こんにちは! 千葉老人ホーム・介護施設紹介所リーブス所長の石田です。

今回は老人ホーム探しで一番重要となる「老人ホーム見学のポイント」について解説します。

これまで、「老人ホームの探し方」や「老人ホームの種類」、「老人ホームの費用」など、老人ホームの基本の知識はついたと思います。

老人ホームの選び方

ただ、やはり後悔しない老人ホーム選びのためには見学が必要です。今回は「老人ホーム見学のポイント」をメインにまとめましたので、ぜひお読みください。

1.なぜ見学が必要なのか

少数ではありますが、弊社に相談に来られるかたのなかには、「見学をしないで老人ホームに申し込みしたいのですが……」とおっしゃるかたがいます。 病院の退院期日が迫っている、介護疲れで疲弊しきっているなどお急ぎの場合がほとんどですが、どんなに急いでいても一度は見学をするようお勧めしています。

というのも、老人ホームのパンフレットやホームページの情報と、実際は違うことが非常に多いからです。

基本的に、パンフレットやホームページは老人ホーム側が作っているので、老人ホーム側が有利になるような良い情報がメインになってしまいます。

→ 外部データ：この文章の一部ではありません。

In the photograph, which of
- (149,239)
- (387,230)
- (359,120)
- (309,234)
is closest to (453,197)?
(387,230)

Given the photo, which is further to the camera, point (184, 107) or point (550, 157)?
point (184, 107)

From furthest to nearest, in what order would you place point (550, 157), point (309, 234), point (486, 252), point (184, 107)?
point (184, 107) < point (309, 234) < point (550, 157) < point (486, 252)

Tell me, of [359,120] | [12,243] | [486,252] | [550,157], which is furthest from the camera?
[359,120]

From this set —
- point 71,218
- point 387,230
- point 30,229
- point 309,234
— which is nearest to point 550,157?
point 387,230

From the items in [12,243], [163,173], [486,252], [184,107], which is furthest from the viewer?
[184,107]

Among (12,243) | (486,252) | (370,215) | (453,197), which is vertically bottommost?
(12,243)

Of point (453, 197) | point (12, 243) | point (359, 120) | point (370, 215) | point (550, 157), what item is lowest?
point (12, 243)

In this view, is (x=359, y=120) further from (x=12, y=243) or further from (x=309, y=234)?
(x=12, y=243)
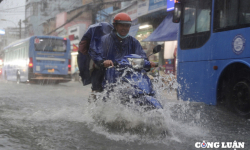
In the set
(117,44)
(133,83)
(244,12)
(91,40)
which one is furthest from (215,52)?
(133,83)

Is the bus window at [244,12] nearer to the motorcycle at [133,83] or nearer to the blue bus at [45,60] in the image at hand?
the motorcycle at [133,83]

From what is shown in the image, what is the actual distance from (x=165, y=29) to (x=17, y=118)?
1161 centimetres

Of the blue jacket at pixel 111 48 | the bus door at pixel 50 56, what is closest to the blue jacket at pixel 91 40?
the blue jacket at pixel 111 48

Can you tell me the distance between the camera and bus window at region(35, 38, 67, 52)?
67.1 ft

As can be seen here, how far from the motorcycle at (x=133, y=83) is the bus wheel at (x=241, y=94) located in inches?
99.5

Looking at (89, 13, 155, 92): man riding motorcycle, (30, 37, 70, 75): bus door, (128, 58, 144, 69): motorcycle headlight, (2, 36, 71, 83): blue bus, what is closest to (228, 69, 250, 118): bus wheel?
(89, 13, 155, 92): man riding motorcycle

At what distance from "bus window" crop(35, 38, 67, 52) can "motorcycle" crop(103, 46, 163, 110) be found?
16680 mm

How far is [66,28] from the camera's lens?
46812 mm

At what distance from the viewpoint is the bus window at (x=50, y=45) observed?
67.1 feet

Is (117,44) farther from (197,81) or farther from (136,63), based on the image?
(197,81)

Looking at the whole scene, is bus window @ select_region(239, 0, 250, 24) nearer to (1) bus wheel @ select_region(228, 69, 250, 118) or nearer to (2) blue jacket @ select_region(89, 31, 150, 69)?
(1) bus wheel @ select_region(228, 69, 250, 118)

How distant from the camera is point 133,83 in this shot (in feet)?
13.6

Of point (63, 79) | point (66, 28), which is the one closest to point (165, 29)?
point (63, 79)

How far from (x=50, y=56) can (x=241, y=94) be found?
15776 mm
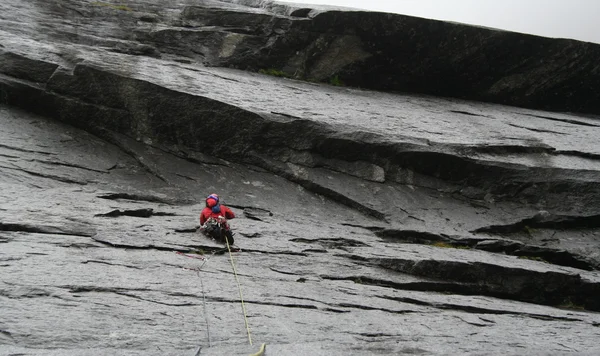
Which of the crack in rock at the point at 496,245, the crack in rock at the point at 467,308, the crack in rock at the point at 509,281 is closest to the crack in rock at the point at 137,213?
the crack in rock at the point at 509,281

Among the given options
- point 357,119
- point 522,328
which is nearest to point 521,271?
point 522,328

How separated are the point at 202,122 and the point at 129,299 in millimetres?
7938

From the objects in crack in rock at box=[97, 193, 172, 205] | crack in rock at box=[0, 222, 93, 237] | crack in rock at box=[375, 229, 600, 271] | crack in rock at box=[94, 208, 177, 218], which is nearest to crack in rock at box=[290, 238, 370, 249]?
crack in rock at box=[375, 229, 600, 271]

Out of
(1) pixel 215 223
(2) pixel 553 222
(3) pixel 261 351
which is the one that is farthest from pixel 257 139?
(3) pixel 261 351

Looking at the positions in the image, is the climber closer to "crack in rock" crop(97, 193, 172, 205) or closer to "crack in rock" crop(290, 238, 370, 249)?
"crack in rock" crop(290, 238, 370, 249)

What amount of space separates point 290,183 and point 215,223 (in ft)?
14.1

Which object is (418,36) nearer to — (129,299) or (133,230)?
(133,230)

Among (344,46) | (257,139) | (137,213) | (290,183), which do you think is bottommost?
(137,213)

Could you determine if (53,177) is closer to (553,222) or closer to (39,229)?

例えば、「寄り添う介護」「充実なリハビリ体制」「おいしい食事」と書かれていても、残念ながら、実際には「冷たい介護」「リハビリは何もしていない」「まずい食事」という老人ホームも存在しています。

相談者が海外にお住まいですぐに見学に行けないなど、よほど特別な理由でもない限り、老人ホーム側も、見学をしないまま入居を勧めることはまずありません。

入居する前のイメージと入居後の老人ホームでの生活のギャップがなるべく小さい方が、入居者がすぐ退去することも少なくなるので、老人ホーム側も見学してもらいたいのです。

もし、見学せずに安易に申し込みを承諾する老人ホームがあったら、その時点で、その老人ホームは候補から外しても良いくらいです。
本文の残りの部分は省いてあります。